Collected data:
= = = =

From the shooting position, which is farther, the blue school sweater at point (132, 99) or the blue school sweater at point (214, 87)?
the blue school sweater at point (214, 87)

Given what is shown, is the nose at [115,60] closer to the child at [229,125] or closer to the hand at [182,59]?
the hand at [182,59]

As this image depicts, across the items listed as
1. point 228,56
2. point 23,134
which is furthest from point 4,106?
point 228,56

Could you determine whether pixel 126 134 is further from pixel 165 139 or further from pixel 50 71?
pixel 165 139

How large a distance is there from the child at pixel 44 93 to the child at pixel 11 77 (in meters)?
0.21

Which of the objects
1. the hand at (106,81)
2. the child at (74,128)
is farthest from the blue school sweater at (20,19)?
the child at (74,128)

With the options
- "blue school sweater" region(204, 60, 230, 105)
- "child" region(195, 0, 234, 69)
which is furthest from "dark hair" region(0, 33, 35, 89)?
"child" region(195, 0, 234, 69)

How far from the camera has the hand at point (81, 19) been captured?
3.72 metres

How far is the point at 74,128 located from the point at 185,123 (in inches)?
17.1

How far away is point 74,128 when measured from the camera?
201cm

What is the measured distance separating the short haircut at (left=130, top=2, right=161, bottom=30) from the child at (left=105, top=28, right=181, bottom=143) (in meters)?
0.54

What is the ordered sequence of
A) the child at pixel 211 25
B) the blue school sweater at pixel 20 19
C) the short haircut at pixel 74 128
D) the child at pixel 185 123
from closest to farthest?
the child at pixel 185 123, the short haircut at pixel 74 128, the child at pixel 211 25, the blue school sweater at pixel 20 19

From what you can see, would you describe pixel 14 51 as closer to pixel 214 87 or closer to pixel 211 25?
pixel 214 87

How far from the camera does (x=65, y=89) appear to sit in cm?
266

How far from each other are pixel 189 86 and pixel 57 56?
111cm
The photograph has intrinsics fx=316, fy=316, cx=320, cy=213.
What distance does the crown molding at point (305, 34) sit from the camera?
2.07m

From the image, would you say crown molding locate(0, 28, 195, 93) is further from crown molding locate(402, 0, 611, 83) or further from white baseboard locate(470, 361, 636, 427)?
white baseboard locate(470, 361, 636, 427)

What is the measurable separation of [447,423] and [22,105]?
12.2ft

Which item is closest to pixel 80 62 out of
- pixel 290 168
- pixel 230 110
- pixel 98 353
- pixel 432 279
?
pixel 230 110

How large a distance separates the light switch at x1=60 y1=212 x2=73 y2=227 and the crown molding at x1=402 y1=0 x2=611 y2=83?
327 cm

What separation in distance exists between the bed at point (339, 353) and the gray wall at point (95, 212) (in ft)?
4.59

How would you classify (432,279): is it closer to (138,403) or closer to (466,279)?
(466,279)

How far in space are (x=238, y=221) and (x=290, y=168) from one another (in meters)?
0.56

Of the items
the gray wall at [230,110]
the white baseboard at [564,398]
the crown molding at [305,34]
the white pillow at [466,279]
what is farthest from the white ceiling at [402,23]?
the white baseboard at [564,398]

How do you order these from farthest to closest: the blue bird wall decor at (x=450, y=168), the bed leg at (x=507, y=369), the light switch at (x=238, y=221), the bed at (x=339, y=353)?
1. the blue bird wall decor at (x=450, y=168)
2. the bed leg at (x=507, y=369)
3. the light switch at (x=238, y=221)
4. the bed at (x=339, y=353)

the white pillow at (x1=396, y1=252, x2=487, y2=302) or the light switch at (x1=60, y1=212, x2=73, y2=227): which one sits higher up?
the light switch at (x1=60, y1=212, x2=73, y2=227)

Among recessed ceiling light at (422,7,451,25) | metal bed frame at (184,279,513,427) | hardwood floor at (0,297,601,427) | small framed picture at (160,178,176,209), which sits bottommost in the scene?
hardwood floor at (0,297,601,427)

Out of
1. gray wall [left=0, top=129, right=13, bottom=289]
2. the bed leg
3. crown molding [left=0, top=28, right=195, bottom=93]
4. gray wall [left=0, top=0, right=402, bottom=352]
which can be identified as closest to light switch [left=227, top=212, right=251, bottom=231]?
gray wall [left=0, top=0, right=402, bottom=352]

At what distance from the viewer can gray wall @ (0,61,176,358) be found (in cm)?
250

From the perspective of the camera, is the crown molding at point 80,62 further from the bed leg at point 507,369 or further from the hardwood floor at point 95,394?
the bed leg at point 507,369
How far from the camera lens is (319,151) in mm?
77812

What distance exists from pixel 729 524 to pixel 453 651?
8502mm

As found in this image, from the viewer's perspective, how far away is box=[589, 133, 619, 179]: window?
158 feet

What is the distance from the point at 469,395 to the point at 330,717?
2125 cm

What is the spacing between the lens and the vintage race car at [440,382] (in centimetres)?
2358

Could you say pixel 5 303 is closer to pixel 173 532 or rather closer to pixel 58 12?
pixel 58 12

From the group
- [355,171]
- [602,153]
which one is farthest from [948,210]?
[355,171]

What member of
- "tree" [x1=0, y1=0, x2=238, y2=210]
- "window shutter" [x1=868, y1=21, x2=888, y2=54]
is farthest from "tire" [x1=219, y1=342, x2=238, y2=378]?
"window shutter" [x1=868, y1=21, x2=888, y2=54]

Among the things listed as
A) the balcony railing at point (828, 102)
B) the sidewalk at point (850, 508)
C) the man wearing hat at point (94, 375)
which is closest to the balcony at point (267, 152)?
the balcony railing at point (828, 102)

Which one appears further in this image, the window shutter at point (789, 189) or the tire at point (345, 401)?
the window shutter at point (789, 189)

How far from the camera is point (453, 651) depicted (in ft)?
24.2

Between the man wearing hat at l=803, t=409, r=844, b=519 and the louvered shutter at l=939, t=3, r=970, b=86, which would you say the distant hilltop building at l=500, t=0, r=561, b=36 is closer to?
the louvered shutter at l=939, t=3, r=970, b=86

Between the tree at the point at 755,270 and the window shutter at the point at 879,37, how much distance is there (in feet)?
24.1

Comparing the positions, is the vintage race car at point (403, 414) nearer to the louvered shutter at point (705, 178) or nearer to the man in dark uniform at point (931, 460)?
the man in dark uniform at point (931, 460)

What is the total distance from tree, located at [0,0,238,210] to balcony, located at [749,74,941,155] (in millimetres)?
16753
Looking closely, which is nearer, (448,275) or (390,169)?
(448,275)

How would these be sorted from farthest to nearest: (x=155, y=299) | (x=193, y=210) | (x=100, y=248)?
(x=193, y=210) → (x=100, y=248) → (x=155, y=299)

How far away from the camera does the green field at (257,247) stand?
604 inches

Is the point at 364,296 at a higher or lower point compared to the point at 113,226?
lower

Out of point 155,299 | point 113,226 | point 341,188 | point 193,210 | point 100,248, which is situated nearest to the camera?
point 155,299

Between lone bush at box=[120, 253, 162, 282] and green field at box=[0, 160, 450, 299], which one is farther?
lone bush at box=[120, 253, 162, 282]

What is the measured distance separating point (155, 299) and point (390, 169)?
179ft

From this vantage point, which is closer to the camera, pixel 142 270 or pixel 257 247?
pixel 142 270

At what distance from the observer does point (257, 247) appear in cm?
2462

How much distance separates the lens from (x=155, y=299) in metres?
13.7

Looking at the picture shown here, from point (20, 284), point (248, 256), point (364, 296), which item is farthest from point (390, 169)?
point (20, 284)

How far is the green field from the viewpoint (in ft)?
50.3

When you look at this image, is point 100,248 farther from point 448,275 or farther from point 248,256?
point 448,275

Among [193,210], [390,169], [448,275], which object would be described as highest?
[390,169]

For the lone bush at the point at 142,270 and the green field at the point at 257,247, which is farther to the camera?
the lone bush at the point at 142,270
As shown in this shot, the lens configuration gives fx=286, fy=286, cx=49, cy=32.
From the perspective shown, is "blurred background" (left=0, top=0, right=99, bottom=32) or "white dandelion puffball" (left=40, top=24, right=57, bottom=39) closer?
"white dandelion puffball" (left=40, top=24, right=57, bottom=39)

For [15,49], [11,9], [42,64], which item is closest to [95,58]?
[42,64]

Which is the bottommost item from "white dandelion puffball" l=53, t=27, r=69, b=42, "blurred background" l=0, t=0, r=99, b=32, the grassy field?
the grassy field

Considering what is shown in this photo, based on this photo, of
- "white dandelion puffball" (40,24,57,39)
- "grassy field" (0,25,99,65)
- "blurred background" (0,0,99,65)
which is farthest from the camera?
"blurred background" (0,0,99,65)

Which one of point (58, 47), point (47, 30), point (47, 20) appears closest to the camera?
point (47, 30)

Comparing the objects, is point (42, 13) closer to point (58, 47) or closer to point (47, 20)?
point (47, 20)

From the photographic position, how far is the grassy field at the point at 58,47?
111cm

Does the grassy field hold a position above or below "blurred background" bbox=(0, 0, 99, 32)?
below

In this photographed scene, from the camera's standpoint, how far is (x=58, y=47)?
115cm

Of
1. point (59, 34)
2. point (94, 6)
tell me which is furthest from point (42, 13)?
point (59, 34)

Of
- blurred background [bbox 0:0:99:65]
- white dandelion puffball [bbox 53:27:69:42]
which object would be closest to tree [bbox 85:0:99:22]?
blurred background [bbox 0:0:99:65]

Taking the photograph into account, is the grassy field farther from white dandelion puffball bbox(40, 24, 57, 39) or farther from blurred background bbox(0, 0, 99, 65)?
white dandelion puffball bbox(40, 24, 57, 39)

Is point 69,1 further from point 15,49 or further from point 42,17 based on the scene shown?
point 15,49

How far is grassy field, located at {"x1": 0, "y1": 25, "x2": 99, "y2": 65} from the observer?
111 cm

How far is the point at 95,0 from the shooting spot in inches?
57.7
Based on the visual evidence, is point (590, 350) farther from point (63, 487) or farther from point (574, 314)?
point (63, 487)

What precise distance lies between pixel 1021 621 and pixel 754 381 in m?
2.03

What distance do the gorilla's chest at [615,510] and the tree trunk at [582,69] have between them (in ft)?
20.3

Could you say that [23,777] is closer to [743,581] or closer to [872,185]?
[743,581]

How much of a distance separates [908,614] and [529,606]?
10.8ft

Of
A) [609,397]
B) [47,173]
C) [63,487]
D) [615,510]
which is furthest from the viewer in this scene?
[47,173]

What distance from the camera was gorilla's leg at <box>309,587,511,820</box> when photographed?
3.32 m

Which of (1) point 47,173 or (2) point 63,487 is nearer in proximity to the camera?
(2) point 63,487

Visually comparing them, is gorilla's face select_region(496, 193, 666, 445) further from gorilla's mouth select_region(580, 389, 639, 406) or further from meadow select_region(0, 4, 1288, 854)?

= = = =

Begin with the line that contains "Taking the photograph" and end with the last line of the records; set down every line in that span exactly, and nothing else.

Taking the photograph into account, is the grassy field farther from white dandelion puffball bbox(40, 24, 57, 39) or farther from blurred background bbox(0, 0, 99, 65)?
white dandelion puffball bbox(40, 24, 57, 39)

Is point 69,1 further from point 15,49 or further from point 42,17 based on the scene shown?
point 15,49

How far is grassy field, located at {"x1": 0, "y1": 25, "x2": 99, "y2": 65} from the observer?
111 cm

How far is the point at 95,0 from the shooting spot in inches?
57.7
Based on the visual evidence, is point (590, 350) farther from point (63, 487) or farther from point (574, 314)?
point (63, 487)

What precise distance lies between pixel 1021 621 and pixel 754 381 in m?
2.03

What distance do the gorilla's chest at [615,510] and the tree trunk at [582,69] have between them (in ft)?
20.3

Could you say that [23,777] is closer to [743,581] or closer to [872,185]?
[743,581]

How much of a distance separates [908,614] and [529,606]?
10.8ft

Of
A) [609,397]
B) [47,173]
C) [63,487]
D) [615,510]
which is furthest from the viewer in this scene?
[47,173]

What distance from the camera was gorilla's leg at <box>309,587,511,820</box> when photographed?
3.32 m

Which of (1) point 47,173 or (2) point 63,487 is nearer in proximity to the camera?
(2) point 63,487

Visually comparing them, is gorilla's face select_region(496, 193, 666, 445) further from gorilla's mouth select_region(580, 389, 639, 406) or further from meadow select_region(0, 4, 1288, 854)?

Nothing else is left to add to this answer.